**Text under study**
━━━━━━━━━━
Growth habits of apple trees can be classified into distinct categories based on the positioning of fruits and branches, with columnar and weeping representing the two extremes. High-density planting favors more compact columnar and spur types to maximize production and sustainability. The genetic characteristics that contribute to distinct architectural traits have been identified (Kenis and Keuleman 2007; Segura et al. 2009; Okada et al. 2020).

2.6 Propagation

Wild Malus trees propagate by seeds that are often spread by animals. Malus species, including M. × domestica, are self-incompatible (Igic et al. 2008). They exhibit gametophytic self-incompatibility, which is determined by the multigenic S-locus with two major components (Kubo et al. 2010; Pratas et al. 2018). One of these two components is a pistil specificity S-RNase that inhibits pollen tube growth from self-pollen, and the second consists of S-pollen specificity F-box proteins that recognize and degrade non-self S-RNases (Kubo et al. 2010; Pratas et al. 2018).

Due to self-incompatibility, apple trees must be pollinated by a different cultivar/genotype as a pollen source. Therefore, seeds collected from these fruits are hybrids, and if germinated, they grow into seedlings that are not true-to-type to their maternal parent as they are highly heterozygous. A notable exception is when seeds are derived asexually from maternal tissues and are true-to-type through apomixis. Apomixis is observed in Malus species, including M. hupehensis (Pamp.) Rehder and M. toringo (Siebold) de Vriese.
━━━━━━━━━━
**The data**
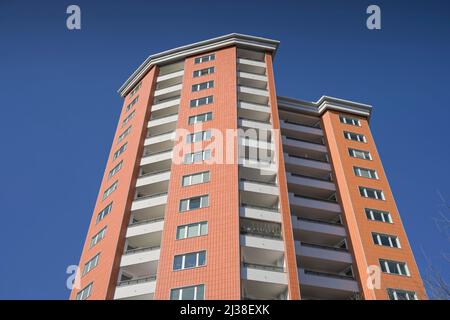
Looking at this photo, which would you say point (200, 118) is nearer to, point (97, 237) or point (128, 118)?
point (128, 118)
━━━━━━━━━━
**Work item A**
In the apple tree text, condense the paragraph beginning "Due to self-incompatibility" into a short bulleted list that keeps its main facts.
**Work item B**
Please output the apple tree text verbatim from "Due to self-incompatibility, apple" up to and including "(Siebold) de Vriese.".

**Task response A**
- Apple trees are self-incompatible, so they must be pollinated by a different cultivar/genotype.
- Their seeds are therefore hybrids. Seedlings are highly heterozygous and not true-to-type to the maternal parent.
- The exception is apomixis, in which seeds come asexually from maternal tissues and are true-to-type.
- Apomixis occurs in Malus species including M. hupehensis (Pamp.) Rehder and M. toringo (Siebold) de Vriese.

**Task response B**
Due to self-incompatibility, apple trees must be pollinated by a different cultivar/genotype as a pollen source. Therefore, seeds collected from these fruits are hybrids, and if germinated, they grow into seedlings that are not true-to-type to their maternal parent as they are highly heterozygous. A notable exception is when seeds are derived asexually from maternal tissues and are true-to-type through apomixis. Apomixis is observed in Malus species, including M. hupehensis (Pamp.) Rehder and M. toringo (Siebold) de Vriese.